One is the “damned government” argument such as those who refuse to wear helmets while driving a motorcycle or rail against the shrinking areas allowing people to smoke (although laws still permit adults to smoke in their homes and cars while under-age and non-consenting children are present, and are thus inhaling the toxic smoke that the law prevents them to inhale by purchasing cigarettes).

This argument is, at its core, a fundamental cluelessness about individualism—in short, the lack of awareness, see Donne above, that individualism simply does not exist.

Taking risks—no helmet, smoking—never has consequences only for the risk taker. Trauma and illness resulting from this risk taking stress unnecessarily a health care system that impacts everyone else.

Despite these “I did it my way” risk takers’ choices, EMS and medical staff are ethically obligated to keep them alive, often a tremendous drain on their time and at great costs (trauma care in the ER and after, cancer treatment, etc.).

Another of the great logic fails is the “I built this” crowd, the ugly but enduring lie of the self-made billionaire.

All individual wealth in the U.S. is built on other people’s labor and facilitated by (brace yourself) the “damned government”; for example, there are no business ventures possible at the degree experienced in 2018 without the road and highway system in the U.S. (brace yourself: publicly funded).

And the entire free market fetish for property and personal property is possible only because of the legal and justice system that monitors a relatively high level of property safety.

And this brings us to poster boy Paul Ryan, an incredibly dishonest Libertarian (when it suits him) who cherry-picks his Ayn Rand adolescent rants.

Like the political Rands, and the cartoon Randites like Rush Limbaugh (who pronounces her first name as “Ann”), Ryan has profited handsomely from his white man Teflon and his American mythology sound bites grounded in lazy Libertarian lies.

Ryan lies about his athleticism.

And as James Fallows has documented, Ryan lies “in ways large and small.”

Behind the hairdo and the suits, Ryan has been trafficking in the racism and poverty-hating that some think was created by Trump.

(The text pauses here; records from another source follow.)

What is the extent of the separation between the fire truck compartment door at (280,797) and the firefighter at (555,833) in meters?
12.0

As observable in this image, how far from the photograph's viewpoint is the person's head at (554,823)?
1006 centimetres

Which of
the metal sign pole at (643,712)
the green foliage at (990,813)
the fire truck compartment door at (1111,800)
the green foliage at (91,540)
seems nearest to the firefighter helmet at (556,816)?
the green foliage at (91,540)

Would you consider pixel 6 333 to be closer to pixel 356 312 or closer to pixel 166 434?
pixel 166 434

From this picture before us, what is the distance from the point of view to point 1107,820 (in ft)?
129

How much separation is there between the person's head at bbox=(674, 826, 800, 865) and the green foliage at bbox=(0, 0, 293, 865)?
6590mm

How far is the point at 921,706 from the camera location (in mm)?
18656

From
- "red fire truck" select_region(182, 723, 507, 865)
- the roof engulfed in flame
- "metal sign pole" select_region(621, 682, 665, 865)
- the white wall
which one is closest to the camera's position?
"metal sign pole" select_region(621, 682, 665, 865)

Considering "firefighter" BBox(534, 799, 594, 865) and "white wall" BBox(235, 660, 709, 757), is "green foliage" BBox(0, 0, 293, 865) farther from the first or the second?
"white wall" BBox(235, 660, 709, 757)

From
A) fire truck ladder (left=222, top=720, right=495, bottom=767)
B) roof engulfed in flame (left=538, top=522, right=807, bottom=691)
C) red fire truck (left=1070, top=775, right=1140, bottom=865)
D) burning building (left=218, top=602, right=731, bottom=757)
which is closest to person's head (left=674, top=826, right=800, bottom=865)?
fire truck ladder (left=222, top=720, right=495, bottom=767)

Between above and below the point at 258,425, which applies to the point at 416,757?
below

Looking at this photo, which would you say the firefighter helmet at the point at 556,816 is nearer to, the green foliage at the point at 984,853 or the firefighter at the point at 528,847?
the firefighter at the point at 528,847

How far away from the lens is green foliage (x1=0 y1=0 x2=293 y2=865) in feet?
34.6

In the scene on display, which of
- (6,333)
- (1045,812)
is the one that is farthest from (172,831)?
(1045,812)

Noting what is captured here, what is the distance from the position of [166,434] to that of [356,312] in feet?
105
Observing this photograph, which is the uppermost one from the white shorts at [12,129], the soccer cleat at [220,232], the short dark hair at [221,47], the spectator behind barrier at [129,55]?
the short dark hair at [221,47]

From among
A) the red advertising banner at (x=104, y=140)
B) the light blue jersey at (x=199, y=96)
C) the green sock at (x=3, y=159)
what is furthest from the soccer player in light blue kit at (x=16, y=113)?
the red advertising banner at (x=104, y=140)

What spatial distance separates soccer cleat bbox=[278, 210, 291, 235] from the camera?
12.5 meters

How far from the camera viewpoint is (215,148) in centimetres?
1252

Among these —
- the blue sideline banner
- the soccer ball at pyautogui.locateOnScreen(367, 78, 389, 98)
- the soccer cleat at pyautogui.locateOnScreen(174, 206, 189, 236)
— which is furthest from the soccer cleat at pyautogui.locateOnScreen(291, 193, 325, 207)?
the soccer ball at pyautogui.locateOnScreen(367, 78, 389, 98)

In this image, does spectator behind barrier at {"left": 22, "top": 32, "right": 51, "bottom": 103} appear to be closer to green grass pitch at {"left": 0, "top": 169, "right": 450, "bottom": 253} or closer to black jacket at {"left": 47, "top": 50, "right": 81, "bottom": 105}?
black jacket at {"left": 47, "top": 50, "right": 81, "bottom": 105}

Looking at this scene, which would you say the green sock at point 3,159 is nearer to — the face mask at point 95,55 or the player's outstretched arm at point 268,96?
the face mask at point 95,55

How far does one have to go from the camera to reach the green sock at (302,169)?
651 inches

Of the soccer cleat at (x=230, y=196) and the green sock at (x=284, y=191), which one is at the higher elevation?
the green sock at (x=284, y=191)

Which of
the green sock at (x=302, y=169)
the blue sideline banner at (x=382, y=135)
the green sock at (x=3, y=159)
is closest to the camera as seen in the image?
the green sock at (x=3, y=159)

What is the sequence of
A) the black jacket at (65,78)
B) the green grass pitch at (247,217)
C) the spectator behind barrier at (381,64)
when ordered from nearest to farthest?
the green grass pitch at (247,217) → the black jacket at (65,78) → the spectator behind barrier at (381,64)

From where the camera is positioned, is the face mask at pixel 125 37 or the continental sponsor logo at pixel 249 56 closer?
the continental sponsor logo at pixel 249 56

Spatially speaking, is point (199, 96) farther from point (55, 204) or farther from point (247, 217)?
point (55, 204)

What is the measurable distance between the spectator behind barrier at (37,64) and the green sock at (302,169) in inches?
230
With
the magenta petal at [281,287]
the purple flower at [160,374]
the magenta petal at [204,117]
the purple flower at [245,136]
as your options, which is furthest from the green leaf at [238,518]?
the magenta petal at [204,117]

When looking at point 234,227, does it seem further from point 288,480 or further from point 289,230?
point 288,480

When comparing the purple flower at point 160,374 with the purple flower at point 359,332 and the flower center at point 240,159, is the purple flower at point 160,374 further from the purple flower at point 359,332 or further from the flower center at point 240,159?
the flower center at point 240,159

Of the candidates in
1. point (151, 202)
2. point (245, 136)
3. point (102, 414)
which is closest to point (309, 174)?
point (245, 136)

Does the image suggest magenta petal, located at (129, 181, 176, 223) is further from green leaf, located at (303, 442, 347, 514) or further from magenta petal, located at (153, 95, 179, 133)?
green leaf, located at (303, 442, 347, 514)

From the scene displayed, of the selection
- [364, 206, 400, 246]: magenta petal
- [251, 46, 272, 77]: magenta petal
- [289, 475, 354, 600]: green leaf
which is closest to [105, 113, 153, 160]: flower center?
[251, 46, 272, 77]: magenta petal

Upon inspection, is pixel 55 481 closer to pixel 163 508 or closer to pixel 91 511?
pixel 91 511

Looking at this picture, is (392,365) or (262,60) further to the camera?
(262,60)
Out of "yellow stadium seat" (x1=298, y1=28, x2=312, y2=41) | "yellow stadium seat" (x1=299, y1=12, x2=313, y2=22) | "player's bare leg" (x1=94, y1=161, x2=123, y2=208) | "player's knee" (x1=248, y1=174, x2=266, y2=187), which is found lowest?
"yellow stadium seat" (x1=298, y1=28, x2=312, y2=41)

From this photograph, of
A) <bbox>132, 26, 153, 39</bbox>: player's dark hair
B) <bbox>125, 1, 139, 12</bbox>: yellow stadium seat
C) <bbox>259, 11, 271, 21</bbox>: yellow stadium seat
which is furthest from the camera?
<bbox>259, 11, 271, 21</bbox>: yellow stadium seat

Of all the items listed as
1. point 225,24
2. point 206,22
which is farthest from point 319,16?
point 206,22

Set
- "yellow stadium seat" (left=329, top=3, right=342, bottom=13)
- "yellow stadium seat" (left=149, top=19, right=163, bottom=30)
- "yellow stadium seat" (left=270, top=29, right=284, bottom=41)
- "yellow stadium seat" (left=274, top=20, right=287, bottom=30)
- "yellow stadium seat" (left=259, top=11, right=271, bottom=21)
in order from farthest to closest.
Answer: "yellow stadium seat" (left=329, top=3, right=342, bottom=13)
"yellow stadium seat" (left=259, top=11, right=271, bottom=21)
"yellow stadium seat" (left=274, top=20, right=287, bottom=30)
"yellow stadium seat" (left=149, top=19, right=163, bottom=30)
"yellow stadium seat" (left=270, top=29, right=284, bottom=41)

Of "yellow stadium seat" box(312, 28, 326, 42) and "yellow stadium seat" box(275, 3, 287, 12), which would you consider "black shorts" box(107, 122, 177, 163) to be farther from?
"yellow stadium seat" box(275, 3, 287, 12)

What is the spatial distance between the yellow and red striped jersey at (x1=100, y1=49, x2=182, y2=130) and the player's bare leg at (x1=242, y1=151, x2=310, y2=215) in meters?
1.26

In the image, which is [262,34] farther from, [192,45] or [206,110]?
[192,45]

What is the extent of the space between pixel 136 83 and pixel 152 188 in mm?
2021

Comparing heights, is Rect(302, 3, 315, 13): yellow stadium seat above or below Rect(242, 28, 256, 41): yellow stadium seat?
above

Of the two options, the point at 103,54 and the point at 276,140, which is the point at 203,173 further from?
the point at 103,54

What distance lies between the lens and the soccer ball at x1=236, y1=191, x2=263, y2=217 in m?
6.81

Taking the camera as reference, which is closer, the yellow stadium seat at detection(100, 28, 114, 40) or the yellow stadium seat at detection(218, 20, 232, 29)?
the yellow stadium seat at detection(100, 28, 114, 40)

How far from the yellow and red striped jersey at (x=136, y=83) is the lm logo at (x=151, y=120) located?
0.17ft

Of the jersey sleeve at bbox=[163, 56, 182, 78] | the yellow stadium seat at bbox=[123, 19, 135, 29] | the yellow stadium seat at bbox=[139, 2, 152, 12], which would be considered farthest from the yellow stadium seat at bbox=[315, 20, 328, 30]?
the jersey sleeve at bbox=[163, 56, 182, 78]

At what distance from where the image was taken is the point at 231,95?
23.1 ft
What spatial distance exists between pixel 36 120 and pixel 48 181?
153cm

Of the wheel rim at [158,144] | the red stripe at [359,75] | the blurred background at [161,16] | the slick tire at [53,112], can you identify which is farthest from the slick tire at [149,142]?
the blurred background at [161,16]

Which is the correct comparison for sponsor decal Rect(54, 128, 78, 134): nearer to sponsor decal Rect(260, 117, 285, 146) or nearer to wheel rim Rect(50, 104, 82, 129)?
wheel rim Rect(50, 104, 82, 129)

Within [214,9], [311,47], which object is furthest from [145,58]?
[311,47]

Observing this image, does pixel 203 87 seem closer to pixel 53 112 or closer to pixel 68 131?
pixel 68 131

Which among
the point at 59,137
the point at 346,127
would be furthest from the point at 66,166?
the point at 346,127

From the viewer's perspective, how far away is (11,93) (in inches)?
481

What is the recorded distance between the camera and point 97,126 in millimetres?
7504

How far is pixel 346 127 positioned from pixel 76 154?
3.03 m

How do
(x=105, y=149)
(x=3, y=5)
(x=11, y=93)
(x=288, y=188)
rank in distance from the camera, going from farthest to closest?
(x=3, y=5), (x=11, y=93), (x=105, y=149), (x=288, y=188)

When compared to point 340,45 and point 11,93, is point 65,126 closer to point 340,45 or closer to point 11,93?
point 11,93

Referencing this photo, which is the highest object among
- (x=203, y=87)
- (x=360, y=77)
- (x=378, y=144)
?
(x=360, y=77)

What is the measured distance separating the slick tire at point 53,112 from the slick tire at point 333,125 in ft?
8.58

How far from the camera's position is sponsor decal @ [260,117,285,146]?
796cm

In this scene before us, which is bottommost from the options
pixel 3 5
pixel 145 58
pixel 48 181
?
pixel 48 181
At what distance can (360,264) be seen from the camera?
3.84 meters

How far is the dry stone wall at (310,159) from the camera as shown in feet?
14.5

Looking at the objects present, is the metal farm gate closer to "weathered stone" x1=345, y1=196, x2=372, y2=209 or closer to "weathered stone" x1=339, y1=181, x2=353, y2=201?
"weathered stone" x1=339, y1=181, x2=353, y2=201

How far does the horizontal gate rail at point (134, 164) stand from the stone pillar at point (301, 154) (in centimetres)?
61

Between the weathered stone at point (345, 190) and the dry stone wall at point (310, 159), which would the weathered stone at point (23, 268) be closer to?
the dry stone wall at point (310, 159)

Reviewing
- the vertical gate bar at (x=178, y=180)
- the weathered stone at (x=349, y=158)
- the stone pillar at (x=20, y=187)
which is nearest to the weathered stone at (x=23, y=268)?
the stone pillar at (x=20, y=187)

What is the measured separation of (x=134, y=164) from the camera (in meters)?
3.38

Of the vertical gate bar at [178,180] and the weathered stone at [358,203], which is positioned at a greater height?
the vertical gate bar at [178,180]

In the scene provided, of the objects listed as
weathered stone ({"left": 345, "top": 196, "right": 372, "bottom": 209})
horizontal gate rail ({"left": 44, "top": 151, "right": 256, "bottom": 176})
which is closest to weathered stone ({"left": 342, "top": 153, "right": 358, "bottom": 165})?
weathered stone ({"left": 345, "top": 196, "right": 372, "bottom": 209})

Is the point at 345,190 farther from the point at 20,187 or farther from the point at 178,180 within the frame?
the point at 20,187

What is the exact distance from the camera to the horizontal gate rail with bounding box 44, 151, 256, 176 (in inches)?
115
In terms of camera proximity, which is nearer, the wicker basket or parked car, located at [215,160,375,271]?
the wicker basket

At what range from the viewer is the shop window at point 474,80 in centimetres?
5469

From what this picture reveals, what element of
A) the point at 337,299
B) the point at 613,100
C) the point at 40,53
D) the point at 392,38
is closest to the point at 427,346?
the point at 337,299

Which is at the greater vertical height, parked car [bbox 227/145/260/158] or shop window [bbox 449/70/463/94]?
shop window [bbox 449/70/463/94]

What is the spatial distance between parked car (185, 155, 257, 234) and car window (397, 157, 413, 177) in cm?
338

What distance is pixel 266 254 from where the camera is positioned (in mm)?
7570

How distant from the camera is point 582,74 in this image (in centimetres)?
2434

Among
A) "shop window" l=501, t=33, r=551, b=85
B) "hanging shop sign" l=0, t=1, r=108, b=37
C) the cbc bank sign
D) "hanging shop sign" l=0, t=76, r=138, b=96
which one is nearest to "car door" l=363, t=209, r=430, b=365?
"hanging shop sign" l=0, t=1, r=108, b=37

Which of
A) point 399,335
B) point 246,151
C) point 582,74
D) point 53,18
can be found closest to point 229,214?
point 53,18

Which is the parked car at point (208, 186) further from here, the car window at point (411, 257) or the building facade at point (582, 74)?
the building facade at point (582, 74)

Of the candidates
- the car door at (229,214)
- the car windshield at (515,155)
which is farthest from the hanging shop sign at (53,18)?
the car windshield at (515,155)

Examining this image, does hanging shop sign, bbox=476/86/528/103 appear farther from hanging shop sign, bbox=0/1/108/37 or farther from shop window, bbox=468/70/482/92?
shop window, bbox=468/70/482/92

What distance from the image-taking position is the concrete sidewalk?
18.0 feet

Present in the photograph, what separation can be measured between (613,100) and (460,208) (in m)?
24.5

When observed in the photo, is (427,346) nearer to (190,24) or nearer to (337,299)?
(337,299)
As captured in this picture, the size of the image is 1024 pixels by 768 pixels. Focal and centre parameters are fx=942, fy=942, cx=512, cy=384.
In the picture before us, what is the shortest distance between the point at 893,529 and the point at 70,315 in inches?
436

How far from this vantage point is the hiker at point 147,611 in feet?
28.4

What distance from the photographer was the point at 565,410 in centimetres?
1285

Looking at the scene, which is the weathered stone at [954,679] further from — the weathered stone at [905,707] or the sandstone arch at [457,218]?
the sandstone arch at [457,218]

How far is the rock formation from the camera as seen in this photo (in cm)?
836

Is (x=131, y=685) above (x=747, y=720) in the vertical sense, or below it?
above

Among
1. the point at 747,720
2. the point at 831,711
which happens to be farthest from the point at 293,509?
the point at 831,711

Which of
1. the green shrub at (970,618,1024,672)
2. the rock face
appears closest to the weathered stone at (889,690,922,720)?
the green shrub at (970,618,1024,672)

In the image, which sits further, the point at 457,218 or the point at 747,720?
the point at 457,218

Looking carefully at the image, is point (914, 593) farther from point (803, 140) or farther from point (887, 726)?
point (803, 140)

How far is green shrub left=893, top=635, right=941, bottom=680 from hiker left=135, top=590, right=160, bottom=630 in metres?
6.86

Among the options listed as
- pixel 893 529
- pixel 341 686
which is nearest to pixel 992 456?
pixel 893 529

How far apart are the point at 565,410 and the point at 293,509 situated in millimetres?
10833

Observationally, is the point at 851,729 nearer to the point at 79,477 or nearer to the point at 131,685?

Like Ayn Rand herself, Ryan has announced the end to his career in politics (brace yourself: Ryan is the “damned government”) and is poised to received $79,000 annually for life (brace yourself: tax dollars just handed to him for doing nothing).

Ultimately, Ryan embodies the great big pile of excrement that is the lazy Libertarian lie: My ideology is mostly about what I want for you, but not at all what I want for me.

You see, there simply are no rugged individuals. Not a damned single person who has pulled themselves up by the bootstraps.

Like the horrible literature and vapid philosophy of Ayn Rand, these are not enduring American myths, but calloused lies in no way grounded in reality.

They are designed to aggrandize the wealthy and demonize the poor; yet they are lies about both.

The sinister irony of these lazy Libertarian lies is that the wealthy and privileged are more likely to be the immoral and unethical class in the U.S. than the working class and poor.

My libertarian urges of boyhood, grounded in Thoreau and Emerson (not Rand), ended with my boyhood.

I grew up, physically, intellectually, and morally.

I recognize and appreciate collectivism, community, and collaboration.

A turning point for me was John Dewey’s pragmatism, an argument that either/or thinking fails humans. In short, Dewey argued that it is a false choice between individualism and collectivism—that they are symbiotic, not antithetical.

Any libertarian urges that remain—and they do because I certainly fear totalitarianism and regret that so little of life in the so-called “free” U.S. is actually free—are always tempered by what has come to be for me the greatest acknowledgement of the moral imperative of collectivism that grounds me, by Eugene V. Debs:

Your Honor, years ago I recognized my kinship with all living beings, and I made up my mind that I was not one bit better than the meanest on earth. I said then, and I say now, that while there is a lower class, I am in it, and while there is a criminal element I am of it, and while there is a soul in prison, I am not free.

My freedom is inevitably bound to everyone else’s freedom—and this is the great moral truth denied by the lazy Libertarian lie.